* **Required work**: Report, in full, every line of the records below that contains the word "distance".

* **Records for this exercise**:
## start

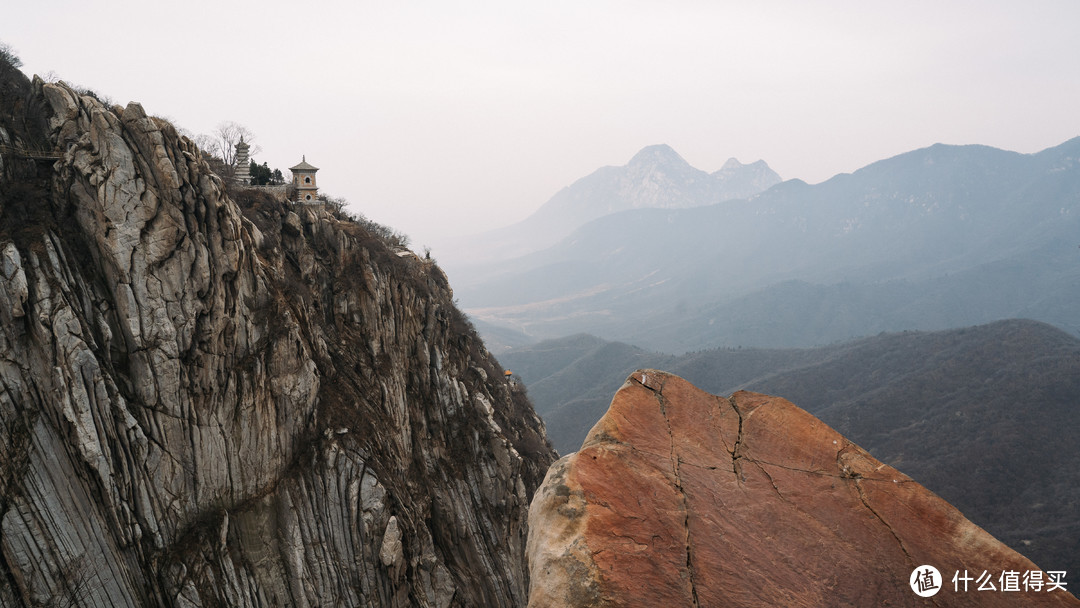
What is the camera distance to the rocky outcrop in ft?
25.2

## end
## start

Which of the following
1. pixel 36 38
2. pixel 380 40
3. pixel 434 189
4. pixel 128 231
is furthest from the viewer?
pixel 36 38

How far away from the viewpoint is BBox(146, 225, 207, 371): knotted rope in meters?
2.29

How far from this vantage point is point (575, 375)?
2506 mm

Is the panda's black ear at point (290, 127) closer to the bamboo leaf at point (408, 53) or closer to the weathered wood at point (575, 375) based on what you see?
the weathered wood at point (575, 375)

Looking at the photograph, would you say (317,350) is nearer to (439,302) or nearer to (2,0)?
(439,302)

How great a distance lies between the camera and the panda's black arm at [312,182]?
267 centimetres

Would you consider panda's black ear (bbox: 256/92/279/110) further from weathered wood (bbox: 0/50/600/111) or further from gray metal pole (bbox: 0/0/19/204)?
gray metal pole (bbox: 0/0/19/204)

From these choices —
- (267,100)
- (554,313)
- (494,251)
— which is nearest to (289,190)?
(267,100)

## end

* **Expected answer**:
What is the camera distance to the rocky outcrop in ft?
How great a distance lies between the camera and the panda's black arm at [312,182]?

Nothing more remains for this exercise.